#### TASK ITEM
Of all the entries below, retype only the lines from the one with "scientific name: Connochaetes" through the one with "category: cricetidae family", exactly as they appear.

#### SUPPLIED RECORDS
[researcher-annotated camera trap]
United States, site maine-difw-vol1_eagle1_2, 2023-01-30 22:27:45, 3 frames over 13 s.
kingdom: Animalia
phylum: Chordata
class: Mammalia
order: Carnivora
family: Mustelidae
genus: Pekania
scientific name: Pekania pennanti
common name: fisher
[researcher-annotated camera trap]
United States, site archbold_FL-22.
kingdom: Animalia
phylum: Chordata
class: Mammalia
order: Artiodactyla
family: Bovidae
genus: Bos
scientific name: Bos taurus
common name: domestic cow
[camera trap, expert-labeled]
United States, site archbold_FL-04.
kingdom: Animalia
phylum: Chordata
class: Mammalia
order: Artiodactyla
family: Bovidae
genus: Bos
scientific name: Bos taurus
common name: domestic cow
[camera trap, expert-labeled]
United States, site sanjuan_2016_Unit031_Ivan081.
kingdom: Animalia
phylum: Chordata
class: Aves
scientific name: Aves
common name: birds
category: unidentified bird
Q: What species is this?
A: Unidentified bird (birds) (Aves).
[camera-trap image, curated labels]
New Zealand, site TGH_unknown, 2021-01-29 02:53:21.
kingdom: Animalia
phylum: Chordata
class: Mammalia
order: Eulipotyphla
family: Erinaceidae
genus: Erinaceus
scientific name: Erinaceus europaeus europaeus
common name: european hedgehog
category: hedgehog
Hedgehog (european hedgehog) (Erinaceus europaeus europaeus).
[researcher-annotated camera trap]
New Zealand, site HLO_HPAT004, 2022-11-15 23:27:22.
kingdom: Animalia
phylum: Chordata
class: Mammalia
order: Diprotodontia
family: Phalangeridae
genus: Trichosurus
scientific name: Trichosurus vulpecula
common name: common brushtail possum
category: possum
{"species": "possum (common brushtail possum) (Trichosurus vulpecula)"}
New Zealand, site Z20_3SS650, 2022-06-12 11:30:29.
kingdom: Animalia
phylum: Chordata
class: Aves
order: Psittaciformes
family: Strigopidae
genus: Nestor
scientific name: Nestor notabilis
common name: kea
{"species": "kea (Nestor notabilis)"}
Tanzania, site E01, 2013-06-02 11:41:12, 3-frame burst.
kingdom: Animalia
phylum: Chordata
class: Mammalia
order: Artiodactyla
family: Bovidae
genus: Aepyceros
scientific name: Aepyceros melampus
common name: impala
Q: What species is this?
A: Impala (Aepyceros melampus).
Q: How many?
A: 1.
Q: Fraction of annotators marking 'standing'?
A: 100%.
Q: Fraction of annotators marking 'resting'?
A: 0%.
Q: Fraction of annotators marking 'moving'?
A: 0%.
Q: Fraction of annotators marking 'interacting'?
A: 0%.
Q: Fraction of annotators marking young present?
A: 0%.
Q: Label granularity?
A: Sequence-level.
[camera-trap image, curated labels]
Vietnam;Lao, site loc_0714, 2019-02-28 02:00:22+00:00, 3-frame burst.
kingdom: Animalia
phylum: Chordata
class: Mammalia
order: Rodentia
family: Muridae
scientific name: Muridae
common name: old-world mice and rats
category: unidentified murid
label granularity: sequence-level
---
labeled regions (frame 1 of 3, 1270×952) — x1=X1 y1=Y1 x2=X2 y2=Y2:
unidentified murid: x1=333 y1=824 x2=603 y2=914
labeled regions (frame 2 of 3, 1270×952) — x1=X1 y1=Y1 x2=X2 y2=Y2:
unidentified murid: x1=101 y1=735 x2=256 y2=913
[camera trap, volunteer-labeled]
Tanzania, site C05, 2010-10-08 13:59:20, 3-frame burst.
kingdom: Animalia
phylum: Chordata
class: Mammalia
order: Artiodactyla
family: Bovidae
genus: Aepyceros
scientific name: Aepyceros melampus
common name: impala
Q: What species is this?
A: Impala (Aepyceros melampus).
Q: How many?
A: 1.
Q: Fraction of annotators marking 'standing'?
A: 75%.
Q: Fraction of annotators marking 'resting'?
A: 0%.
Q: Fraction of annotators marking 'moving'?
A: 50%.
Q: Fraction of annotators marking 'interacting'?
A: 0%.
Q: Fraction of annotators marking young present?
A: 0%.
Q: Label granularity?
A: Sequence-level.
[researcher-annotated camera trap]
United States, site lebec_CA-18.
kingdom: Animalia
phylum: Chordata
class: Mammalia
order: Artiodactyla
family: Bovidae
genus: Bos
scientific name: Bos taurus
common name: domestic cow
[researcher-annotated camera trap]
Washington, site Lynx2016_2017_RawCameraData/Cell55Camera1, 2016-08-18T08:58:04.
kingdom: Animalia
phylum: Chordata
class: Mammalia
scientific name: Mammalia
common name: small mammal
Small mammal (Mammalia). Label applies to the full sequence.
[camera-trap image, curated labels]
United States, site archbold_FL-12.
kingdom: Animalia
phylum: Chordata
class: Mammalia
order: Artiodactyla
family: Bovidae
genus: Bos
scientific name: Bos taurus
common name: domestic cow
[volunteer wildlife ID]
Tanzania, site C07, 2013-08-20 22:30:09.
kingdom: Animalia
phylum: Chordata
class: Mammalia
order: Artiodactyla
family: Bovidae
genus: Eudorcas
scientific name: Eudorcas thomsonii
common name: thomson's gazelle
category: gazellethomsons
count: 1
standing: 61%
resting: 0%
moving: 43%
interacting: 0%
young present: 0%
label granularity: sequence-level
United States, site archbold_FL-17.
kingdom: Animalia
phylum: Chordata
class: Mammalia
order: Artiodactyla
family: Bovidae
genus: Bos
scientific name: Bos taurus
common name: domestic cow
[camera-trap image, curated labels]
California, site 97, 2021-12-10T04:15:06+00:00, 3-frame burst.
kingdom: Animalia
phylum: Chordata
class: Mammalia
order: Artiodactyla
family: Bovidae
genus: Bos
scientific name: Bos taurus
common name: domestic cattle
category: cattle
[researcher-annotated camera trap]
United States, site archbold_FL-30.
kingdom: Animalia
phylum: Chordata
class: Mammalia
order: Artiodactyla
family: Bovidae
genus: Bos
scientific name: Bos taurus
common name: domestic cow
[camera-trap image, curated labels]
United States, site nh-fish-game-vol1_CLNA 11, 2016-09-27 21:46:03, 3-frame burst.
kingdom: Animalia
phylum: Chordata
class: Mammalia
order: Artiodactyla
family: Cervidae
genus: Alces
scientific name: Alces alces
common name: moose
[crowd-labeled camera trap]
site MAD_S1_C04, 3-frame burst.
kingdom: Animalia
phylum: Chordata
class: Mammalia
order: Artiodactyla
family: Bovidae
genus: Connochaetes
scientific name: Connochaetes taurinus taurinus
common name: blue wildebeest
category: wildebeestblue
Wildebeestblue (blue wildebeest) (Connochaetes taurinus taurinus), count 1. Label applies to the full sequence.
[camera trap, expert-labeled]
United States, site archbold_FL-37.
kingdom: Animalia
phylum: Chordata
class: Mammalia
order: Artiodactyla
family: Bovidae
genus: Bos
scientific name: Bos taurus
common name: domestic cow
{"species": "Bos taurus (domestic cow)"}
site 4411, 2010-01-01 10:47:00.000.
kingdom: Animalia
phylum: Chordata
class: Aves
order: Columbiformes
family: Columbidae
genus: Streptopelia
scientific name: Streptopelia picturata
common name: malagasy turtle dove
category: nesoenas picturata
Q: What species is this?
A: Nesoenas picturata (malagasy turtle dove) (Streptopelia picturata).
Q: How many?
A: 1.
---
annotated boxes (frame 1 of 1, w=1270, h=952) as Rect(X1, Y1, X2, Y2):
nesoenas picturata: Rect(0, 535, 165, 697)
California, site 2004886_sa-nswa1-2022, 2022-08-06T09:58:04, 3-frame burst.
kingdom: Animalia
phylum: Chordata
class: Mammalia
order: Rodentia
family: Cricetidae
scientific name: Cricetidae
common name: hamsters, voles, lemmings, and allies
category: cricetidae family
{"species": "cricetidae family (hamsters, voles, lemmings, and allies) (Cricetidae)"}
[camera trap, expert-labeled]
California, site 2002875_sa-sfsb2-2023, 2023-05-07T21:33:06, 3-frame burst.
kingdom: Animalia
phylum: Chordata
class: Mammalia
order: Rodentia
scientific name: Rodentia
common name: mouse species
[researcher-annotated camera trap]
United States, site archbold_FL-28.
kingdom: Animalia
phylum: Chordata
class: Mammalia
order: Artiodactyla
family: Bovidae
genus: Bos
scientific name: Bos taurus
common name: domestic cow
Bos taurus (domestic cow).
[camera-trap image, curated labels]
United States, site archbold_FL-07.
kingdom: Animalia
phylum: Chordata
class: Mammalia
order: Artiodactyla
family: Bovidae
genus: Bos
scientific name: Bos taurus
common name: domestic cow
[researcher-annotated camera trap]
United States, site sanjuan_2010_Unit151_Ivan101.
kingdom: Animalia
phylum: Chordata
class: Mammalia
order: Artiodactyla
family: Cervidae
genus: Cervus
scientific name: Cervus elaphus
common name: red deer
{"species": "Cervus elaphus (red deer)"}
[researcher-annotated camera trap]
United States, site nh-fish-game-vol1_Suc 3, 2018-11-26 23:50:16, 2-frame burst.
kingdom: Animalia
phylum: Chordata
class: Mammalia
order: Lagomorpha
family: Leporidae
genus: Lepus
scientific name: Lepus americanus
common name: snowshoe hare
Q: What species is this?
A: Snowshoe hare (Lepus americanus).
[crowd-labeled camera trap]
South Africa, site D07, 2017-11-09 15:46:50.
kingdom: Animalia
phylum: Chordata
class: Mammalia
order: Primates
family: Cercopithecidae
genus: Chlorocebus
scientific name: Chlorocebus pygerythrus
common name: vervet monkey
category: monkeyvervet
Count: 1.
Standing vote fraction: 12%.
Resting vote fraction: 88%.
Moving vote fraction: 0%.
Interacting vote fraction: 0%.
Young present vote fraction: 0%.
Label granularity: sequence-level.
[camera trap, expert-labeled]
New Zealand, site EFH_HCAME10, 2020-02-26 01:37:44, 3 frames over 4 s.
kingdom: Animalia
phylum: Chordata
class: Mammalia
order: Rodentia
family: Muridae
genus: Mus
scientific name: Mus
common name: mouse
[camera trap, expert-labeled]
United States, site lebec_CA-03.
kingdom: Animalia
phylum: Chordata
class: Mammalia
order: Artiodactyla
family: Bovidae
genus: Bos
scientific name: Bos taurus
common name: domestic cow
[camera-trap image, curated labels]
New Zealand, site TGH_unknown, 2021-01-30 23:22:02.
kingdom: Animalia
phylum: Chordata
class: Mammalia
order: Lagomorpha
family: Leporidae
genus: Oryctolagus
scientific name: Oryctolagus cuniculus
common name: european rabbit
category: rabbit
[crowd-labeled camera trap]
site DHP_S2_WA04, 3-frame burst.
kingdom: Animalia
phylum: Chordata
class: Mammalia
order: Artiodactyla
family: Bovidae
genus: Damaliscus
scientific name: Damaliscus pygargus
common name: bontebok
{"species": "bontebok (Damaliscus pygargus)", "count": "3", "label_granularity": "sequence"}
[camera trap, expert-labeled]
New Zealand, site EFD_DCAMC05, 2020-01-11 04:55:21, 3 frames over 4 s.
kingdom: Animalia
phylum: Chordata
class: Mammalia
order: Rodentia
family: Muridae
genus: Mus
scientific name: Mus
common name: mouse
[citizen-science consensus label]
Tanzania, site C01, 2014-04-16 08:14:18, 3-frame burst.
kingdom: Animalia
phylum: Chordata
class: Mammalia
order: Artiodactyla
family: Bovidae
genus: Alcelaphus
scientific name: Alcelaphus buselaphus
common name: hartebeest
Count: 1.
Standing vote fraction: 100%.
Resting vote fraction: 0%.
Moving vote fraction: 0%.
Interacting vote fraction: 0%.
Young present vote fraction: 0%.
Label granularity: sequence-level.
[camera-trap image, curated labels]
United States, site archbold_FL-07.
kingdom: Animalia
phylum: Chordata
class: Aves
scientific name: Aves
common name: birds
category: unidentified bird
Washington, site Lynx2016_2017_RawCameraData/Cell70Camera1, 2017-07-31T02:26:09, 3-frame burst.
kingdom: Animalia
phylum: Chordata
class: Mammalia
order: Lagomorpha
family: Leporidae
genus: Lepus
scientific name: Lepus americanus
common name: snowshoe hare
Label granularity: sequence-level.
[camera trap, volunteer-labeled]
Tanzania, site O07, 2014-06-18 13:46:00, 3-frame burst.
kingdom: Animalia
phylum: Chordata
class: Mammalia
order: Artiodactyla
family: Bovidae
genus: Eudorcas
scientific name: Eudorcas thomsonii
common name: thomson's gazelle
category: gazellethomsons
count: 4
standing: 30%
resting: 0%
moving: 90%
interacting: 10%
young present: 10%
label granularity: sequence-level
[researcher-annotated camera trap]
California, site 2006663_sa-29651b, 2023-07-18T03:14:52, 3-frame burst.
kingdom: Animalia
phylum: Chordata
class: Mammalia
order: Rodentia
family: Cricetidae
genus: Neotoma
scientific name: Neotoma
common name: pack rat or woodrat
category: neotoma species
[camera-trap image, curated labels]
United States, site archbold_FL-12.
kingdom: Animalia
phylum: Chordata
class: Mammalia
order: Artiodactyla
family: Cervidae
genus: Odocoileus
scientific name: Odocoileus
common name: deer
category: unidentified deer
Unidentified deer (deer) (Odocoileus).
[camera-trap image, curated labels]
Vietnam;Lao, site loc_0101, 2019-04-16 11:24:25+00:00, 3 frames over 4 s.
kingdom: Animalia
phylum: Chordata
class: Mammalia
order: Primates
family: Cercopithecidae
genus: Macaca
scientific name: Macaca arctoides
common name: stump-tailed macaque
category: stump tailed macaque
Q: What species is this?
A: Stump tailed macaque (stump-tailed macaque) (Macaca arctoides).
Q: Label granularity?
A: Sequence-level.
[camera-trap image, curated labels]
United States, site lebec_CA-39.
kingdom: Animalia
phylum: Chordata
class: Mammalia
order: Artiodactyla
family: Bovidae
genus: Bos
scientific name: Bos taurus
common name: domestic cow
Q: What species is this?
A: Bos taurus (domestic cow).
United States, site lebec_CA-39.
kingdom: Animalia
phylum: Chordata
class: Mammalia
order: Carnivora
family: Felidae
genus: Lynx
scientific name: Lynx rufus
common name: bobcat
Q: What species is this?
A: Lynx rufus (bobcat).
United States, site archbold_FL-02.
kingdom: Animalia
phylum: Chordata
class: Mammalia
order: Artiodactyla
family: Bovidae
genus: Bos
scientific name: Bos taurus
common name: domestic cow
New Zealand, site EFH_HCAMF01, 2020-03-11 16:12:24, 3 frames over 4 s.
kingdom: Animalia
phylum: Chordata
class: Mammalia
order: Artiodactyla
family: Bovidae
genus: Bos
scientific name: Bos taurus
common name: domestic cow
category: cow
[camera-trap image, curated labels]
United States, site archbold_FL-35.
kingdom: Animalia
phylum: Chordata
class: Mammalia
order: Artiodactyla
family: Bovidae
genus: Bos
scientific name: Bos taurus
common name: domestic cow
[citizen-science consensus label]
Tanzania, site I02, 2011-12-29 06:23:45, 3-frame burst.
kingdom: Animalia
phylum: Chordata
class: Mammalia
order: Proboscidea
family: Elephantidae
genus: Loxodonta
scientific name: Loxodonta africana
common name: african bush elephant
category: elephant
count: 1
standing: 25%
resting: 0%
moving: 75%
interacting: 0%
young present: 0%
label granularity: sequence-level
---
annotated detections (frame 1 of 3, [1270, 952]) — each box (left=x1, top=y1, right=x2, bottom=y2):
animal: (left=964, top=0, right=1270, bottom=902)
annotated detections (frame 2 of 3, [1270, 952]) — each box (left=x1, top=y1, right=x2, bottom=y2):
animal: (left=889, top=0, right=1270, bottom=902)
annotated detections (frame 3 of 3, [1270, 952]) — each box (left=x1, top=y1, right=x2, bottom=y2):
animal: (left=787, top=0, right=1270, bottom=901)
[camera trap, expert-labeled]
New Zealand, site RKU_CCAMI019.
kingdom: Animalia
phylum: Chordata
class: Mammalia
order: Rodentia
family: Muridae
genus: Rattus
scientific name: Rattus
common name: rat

#### TASK RESPONSE
scientific name: Connochaetes taurinus taurinus
common name: blue wildebeest
category: wildebeestblue
Wildebeestblue (blue wildebeest) (Connochaetes taurinus taurinus), count 1. Label applies to the full sequence.
[camera trap, expert-labeled]
United States, site archbold_FL-37.
kingdom: Animalia
phylum: Chordata
class: Mammalia
order: Artiodactyla
family: Bovidae
genus: Bos
scientific name: Bos taurus
common name: domestic cow
{"species": "Bos taurus (domestic cow)"}
site 4411, 2010-01-01 10:47:00.000.
kingdom: Animalia
phylum: Chordata
class: Aves
order: Columbiformes
family: Columbidae
genus: Streptopelia
scientific name: Streptopelia picturata
common name: malagasy turtle dove
category: nesoenas picturata
Q: What species is this?
A: Nesoenas picturata (malagasy turtle dove) (Streptopelia picturata).
Q: How many?
A: 1.
---
annotated boxes (frame 1 of 1, w=1270, h=952) as Rect(X1, Y1, X2, Y2):
nesoenas picturata: Rect(0, 535, 165, 697)
California, site 2004886_sa-nswa1-2022, 2022-08-06T09:58:04, 3-frame burst.
kingdom: Animalia
phylum: Chordata
class: Mammalia
order: Rodentia
family: Cricetidae
scientific name: Cricetidae
common name: hamsters, voles, lemmings, and allies
category: cricetidae family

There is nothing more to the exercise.